━━━━━ Raw records ━━━━━

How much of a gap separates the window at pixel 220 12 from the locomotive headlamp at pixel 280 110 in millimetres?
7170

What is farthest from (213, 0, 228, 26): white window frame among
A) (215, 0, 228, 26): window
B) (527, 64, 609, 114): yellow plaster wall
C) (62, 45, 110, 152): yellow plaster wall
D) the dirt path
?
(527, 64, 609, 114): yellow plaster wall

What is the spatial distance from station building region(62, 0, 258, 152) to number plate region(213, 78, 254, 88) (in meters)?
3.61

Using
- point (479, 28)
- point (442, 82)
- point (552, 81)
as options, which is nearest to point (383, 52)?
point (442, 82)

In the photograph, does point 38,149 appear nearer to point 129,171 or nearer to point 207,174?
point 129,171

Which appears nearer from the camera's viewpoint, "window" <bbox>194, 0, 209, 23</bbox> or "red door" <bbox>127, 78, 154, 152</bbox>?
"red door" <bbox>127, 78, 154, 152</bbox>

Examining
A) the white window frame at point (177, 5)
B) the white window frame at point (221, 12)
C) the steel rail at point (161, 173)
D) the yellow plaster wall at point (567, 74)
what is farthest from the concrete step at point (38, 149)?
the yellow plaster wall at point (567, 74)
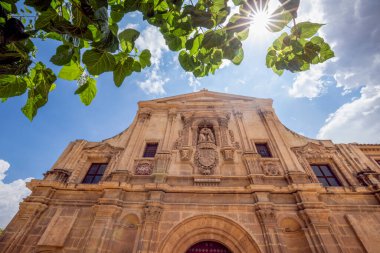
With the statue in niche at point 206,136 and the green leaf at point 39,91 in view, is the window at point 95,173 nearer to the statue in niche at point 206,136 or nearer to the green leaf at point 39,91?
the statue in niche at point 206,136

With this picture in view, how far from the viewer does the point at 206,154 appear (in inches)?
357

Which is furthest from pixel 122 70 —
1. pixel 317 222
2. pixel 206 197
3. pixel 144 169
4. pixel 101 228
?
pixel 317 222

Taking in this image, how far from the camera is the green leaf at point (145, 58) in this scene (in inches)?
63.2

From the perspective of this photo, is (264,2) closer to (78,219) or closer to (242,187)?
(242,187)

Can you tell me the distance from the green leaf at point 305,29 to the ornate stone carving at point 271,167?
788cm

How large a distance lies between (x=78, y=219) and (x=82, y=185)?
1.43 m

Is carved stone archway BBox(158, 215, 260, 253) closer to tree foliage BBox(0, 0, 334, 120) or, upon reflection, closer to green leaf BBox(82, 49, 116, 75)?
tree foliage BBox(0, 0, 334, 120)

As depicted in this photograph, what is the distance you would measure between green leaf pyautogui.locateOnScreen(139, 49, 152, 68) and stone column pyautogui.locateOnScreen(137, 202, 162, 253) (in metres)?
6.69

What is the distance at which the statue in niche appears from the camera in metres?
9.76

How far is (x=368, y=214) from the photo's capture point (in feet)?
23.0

━━━━━

_Task goal_
Convert the entries above, from the line containing "Is carved stone" through the end of the entries, into a JSON list of strings with one string per line and blank lines omitted.

_The result_
[
  "Is carved stone archway BBox(158, 215, 260, 253) closer to tree foliage BBox(0, 0, 334, 120) or, upon reflection, closer to green leaf BBox(82, 49, 116, 75)?",
  "tree foliage BBox(0, 0, 334, 120)",
  "As depicted in this photograph, what is the distance you would measure between green leaf pyautogui.locateOnScreen(139, 49, 152, 68) and stone column pyautogui.locateOnScreen(137, 202, 162, 253) (in metres)?",
  "6.69",
  "What is the distance at which the statue in niche appears from the camera in metres?",
  "9.76",
  "How far is (x=368, y=214) from the photo's capture point (in feet)?",
  "23.0"
]